**Provided data:**
** begin **
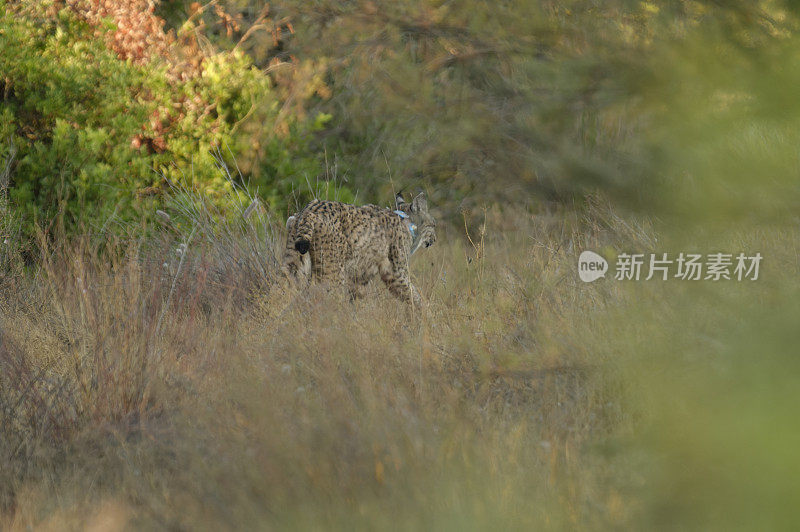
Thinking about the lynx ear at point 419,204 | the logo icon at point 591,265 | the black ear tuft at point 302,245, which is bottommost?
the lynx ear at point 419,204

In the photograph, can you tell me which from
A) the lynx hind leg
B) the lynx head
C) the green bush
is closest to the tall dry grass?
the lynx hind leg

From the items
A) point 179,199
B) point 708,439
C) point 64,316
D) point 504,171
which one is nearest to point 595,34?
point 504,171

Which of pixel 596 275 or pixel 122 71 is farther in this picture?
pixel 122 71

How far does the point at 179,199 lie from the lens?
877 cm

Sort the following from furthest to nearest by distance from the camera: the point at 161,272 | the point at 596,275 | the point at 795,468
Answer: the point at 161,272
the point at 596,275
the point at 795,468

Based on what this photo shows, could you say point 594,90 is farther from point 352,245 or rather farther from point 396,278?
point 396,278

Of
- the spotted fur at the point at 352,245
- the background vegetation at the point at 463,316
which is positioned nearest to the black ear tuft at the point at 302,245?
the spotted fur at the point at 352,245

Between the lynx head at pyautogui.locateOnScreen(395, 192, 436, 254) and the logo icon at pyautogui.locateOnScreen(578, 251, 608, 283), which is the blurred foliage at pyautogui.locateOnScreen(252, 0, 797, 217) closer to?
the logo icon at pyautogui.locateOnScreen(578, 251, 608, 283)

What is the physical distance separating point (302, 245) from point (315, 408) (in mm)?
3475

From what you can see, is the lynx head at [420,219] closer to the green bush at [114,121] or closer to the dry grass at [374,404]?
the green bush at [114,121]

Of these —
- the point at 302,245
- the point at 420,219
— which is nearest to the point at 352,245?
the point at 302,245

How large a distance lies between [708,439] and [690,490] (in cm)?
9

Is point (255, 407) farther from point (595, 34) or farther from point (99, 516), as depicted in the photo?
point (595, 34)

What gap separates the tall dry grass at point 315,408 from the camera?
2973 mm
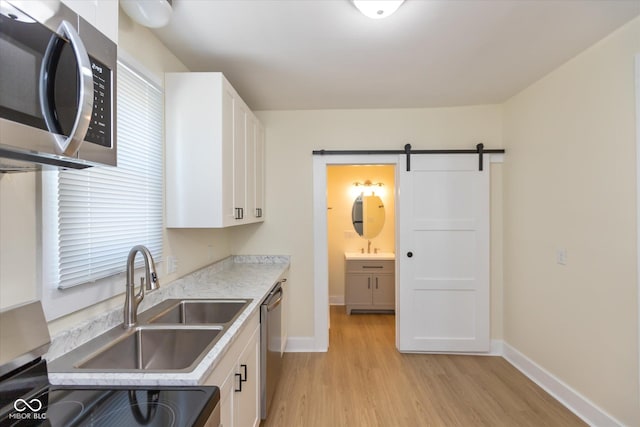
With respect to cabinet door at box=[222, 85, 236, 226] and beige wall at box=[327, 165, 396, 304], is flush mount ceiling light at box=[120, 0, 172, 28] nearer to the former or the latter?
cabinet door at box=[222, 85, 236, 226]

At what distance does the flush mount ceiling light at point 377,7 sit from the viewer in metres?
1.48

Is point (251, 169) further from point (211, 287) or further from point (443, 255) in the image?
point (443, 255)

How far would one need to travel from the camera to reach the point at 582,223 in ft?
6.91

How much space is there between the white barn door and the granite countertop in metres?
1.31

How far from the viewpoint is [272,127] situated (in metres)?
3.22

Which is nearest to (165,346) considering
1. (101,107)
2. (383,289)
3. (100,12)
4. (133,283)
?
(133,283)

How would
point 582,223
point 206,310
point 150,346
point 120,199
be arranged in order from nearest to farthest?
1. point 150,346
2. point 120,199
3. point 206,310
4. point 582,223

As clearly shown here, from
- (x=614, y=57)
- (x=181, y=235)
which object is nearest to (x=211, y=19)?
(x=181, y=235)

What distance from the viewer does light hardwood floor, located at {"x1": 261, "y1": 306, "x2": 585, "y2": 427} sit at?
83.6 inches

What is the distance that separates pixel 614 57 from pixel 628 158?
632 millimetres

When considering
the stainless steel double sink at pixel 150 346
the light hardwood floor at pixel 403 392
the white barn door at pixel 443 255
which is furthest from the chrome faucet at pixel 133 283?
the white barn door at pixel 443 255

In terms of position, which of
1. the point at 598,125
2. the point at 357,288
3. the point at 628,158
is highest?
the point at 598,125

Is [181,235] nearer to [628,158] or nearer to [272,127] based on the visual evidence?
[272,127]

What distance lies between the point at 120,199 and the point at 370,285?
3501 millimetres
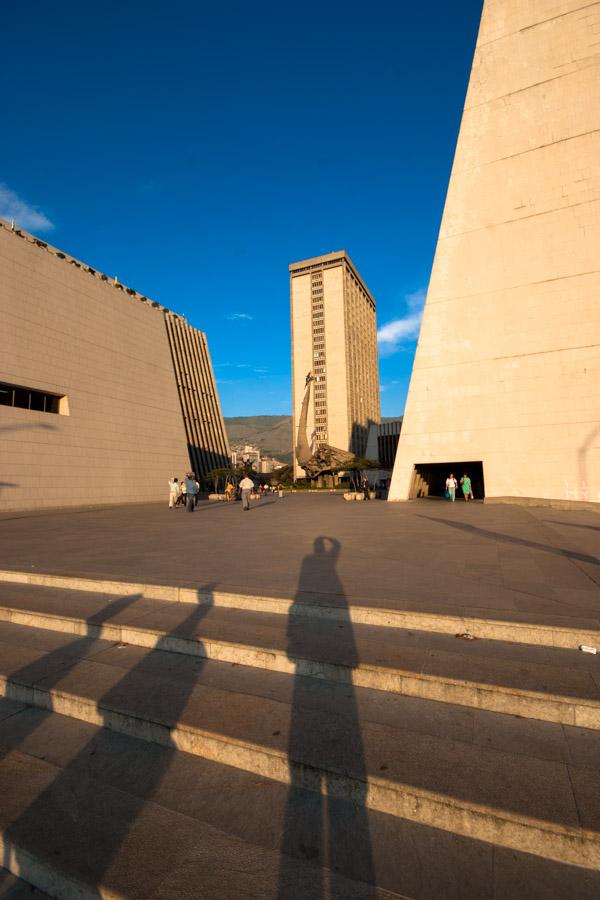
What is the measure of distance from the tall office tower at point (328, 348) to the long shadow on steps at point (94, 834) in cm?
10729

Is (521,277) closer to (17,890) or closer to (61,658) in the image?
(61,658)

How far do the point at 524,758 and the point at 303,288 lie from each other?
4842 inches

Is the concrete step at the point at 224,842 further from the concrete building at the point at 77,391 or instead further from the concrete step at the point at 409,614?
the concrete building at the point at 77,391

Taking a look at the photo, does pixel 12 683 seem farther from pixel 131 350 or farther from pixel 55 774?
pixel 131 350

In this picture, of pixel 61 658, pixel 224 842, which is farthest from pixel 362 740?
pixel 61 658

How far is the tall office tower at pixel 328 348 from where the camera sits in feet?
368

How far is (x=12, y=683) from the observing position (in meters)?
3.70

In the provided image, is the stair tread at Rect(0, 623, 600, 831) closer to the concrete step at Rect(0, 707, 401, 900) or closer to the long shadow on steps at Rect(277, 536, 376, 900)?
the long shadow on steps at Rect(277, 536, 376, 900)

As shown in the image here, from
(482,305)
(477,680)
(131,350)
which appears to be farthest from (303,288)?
** end **
**Request:** Copy all of the material above word for word, leaving out the pictures.

**Problem solution:**
Thinking about the lynx ear at point 419,204 | the logo icon at point 591,265 | the black ear tuft at point 302,245, which is bottommost?
the lynx ear at point 419,204

In the photograph, can you tell me which from
A) the lynx hind leg
B) the lynx head
C) the green bush
is closest to the tall dry grass?
the lynx hind leg

From the items
A) point 179,199
B) point 708,439
C) point 64,316
D) point 504,171
which one is nearest to point 595,34?
point 504,171

Which of pixel 596 275 or pixel 122 71 is farther in this picture?
pixel 122 71

How far does the point at 179,199 lie from the lens?
877 cm

Sort the following from furthest to nearest by distance from the camera: the point at 161,272 | the point at 596,275 | the point at 795,468
Answer: the point at 161,272
the point at 596,275
the point at 795,468

Based on what this photo shows, could you say point 594,90 is farther from point 352,245 or rather farther from point 396,278?
point 396,278

Of
- the spotted fur at the point at 352,245
- the background vegetation at the point at 463,316
which is positioned nearest to the black ear tuft at the point at 302,245?
the spotted fur at the point at 352,245

Between the lynx head at pyautogui.locateOnScreen(395, 192, 436, 254) and the logo icon at pyautogui.locateOnScreen(578, 251, 608, 283), which is the blurred foliage at pyautogui.locateOnScreen(252, 0, 797, 217) closer to?
the logo icon at pyautogui.locateOnScreen(578, 251, 608, 283)

What is the physical distance separating point (302, 245) from point (315, 408) (in mm)?
3475

From what you can see, is the lynx head at [420,219] closer to the green bush at [114,121] or closer to the dry grass at [374,404]?
the green bush at [114,121]

Of these —
- the point at 302,245
- the point at 420,219
— which is nearest to the point at 352,245?
the point at 302,245

How large a distance lies between [708,439] and [690,490] (in cm)?
9

Is point (255, 407) farther from point (595, 34) or farther from point (99, 516), as depicted in the photo?
point (595, 34)

What gap separates the tall dry grass at point 315,408 from the camera?
2973 mm
With respect to cabinet door at box=[222, 85, 236, 226] and beige wall at box=[327, 165, 396, 304], is flush mount ceiling light at box=[120, 0, 172, 28] nearer to the former or the latter?
cabinet door at box=[222, 85, 236, 226]

At what distance does the flush mount ceiling light at point 377,7 sit from the viewer in metres?
1.48

Is point (251, 169) further from point (211, 287) or further from point (443, 255) in the image?
point (443, 255)

How far would one need to travel from the camera to reach the point at 582,223 in ft?
6.91

How much space is there between the white barn door and the granite countertop in metres?
1.31

How far from the viewpoint is [272,127] situated (in metres)?
3.22

Which is nearest to (165,346) considering
1. (101,107)
2. (383,289)
3. (100,12)
4. (133,283)
?
(133,283)

How would
point 582,223
point 206,310
point 150,346
point 120,199
be arranged in order from nearest to farthest?
1. point 150,346
2. point 120,199
3. point 206,310
4. point 582,223

As clearly shown here, from
- (x=614, y=57)
- (x=181, y=235)
which object is nearest to (x=211, y=19)?
(x=181, y=235)

What distance from the viewer does light hardwood floor, located at {"x1": 261, "y1": 306, "x2": 585, "y2": 427} sit at?
83.6 inches

What is the distance that separates pixel 614 57 from pixel 628 158?
632 millimetres

When considering
the stainless steel double sink at pixel 150 346
the light hardwood floor at pixel 403 392
the white barn door at pixel 443 255
which is furthest from the chrome faucet at pixel 133 283?
the white barn door at pixel 443 255

In terms of position, which of
1. the point at 598,125
2. the point at 357,288
3. the point at 628,158
is highest?
the point at 598,125

Is [181,235] nearer to [628,158] or nearer to [272,127] based on the visual evidence?
[272,127]

What distance lies between the point at 120,199 and the point at 370,285?
3501 millimetres
What is the measure of distance from the tall office tower at point (328, 348) to the long shadow on steps at point (94, 834) in cm?
10729

Is (521,277) closer to (17,890) or closer to (61,658) in the image?
(61,658)

How far do the point at 524,758 and the point at 303,288 lie from each other?
4842 inches

Is the concrete step at the point at 224,842 further from the concrete building at the point at 77,391 or instead further from the concrete step at the point at 409,614?
the concrete building at the point at 77,391

Taking a look at the photo, does pixel 12 683 seem farther from pixel 131 350 or farther from pixel 55 774?
pixel 131 350

In this picture, of pixel 61 658, pixel 224 842, which is farthest from pixel 362 740?
pixel 61 658

How far is the tall office tower at pixel 328 348 from where the camera sits in feet?
368

How far is (x=12, y=683) from the observing position (in meters)?
3.70

In the provided image, is the stair tread at Rect(0, 623, 600, 831) closer to the concrete step at Rect(0, 707, 401, 900) or closer to the long shadow on steps at Rect(277, 536, 376, 900)?
the long shadow on steps at Rect(277, 536, 376, 900)

As shown in the image here, from
(482,305)
(477,680)
(131,350)
which appears to be farthest from (303,288)?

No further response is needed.